* Extrait fourni:
Quoique ces diverses découvertes aient été faites seulement sur l’homme et sur quelques animaux, nous croyons qu’elles peuvent s’appliquer immédiatement au mouton, dont les principes constituans de la transpiration n’ont été examinés que depuis bien peu de temps.

Avant que nous connussions la nature intime du suint, on le regardoit comme une humeur huileuse destinée à s’opposer au dessèchement de la laine, et à empêcher l’eau de la pénétrer.

Les Grecs l’avoient nommé Œsype, ce qui veut dire pourriture des brebis, parce que d’après l’odeur fétide qu’il acquiert quand il est séparé de la laine, ils étoient persuadés qu’il devoit en produire la décomposition. Aussi, d’après ces idées, ne doit-on pas être étonné qu’ils aient cherché tous les moyens d’en débarrasser la toison de cet animal, et qu’ils aient propagé par-tout la méthode si dangereuse des lavages à dos, méthode qui tend à altérer la santé de l’animal et la qualité de la laine ? Mais les Grecs semblent avoir voulu réparer leur tort envers le suint, en lui accordant des propriétés médicales extrêmement nombreuses ; car Celse, Hippocrate, Dioscoride recommandoient la laine en suint, imprégnée soit de vin, de vinaigre ou d’huile, dans les ophtalmies, les brûlures, les céphalalgies, les maladies inflammatoires, et ils se servoient des cendres du suint, seules ou incorporées dans quelques linimens, quand ils avoient besoin de forts stimulans, et même de corrosifs. Ce médicament, trop vanté par les anciens, a été bientôt remplacé par des substances plus existantes dans leur nature, plus énergiques dans leurs effets, et qui n’offrent point sur-tout son odeur désagréable, et même repoussante.

Avant que de nous occuper de la nature intime du suint, nous allons examiner les divers moyens employés pour dégraisser la laine, et indiquer ceux qui nous paroissent mériter la préférence. Si la matière animale contenue dans le suint y étoit entièrement combinée avec la potasse, on parviendroit très-facilement à la dissoudre par l’eau froide ou par l’eau chaude ; mais comme, outre le savon qui s’y trouve, toutes les laines contiennent encore une assez grande quantité de matière grasse qui résiste aux lavages les mieux soignés, on ne peut espérer de les désuinter complètement par ce moyen. L’eau chaude chargée de suint, dégraisse assez bien les laines pour tous les arts qui ne les emploient pas en blanc, ou pour ceux qui en fabriquent des étoffes qui doivent passer au foulon. Cependant, quoique toutes les laines d’Espagne et une grande partie de celles de France soient lavées par ce procédé, qui est très-simple, comme il est pratiqué le plus souvent par des hommes peu intelligens, ou sous les yeux de propriétaires qui n’ont aucun intérêt à ce qu’il soit bien exécuté, on trouve assez souvent, dans le commerce, des laines qu’il est impossible de dégraisser complètement, et qui, par cela même, ne peuvent plus être employées qu’à un très-petit nombre d’usages. La perte qu’elles éprouvent par le second lavage, varie depuis un huitième jusqu’à un cinquième de leur poids. Il paroît très-important d’enlever dès la première opération toute la matière grasse contenue dans la laine ; car elle éprouve ensuite un changement d’état, une oxigénation plus grande, qui la rend insoluble dans toutes les substances qui pouvoient auparavant se combiner avec elle.

* Relevés:
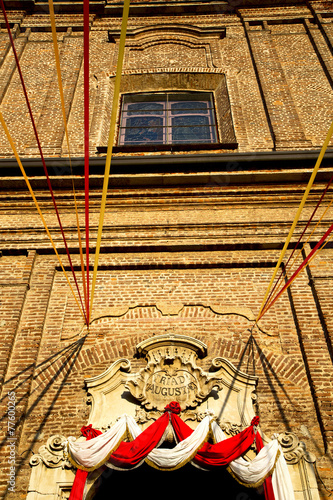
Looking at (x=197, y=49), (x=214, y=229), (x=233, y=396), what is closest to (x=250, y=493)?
(x=233, y=396)

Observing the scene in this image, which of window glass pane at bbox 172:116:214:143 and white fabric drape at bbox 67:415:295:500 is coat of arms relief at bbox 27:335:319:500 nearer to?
white fabric drape at bbox 67:415:295:500

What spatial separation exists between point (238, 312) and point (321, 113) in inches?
230

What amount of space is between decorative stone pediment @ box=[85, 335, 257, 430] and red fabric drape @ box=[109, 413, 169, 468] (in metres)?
0.54

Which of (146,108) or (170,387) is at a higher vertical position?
(146,108)

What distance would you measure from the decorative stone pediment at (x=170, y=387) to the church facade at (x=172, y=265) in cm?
2


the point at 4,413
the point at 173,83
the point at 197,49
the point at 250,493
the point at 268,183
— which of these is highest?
the point at 197,49

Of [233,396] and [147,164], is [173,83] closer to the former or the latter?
[147,164]

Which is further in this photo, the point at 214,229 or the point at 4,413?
the point at 214,229

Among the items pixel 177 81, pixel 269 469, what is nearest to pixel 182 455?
pixel 269 469

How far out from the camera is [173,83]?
11852 millimetres

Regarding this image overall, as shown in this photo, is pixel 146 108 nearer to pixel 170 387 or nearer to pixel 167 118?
pixel 167 118

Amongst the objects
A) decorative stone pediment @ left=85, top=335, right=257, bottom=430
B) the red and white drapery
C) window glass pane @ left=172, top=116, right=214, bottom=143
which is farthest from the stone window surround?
the red and white drapery

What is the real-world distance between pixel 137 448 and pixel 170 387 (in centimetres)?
108

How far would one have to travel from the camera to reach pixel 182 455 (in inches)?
189
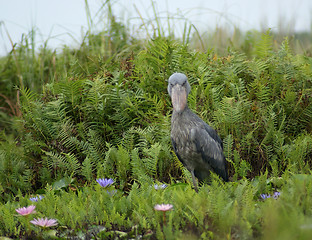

* Travail à faire:
D'après l'extrait fourni, quel nom les Grecs avaient-ils donné au suint, et que signifie ce nom ?

* Réponse rédigée:
Les Grecs l'avaient nommé Œsype, ce qui veut dire « pourriture des brebis ».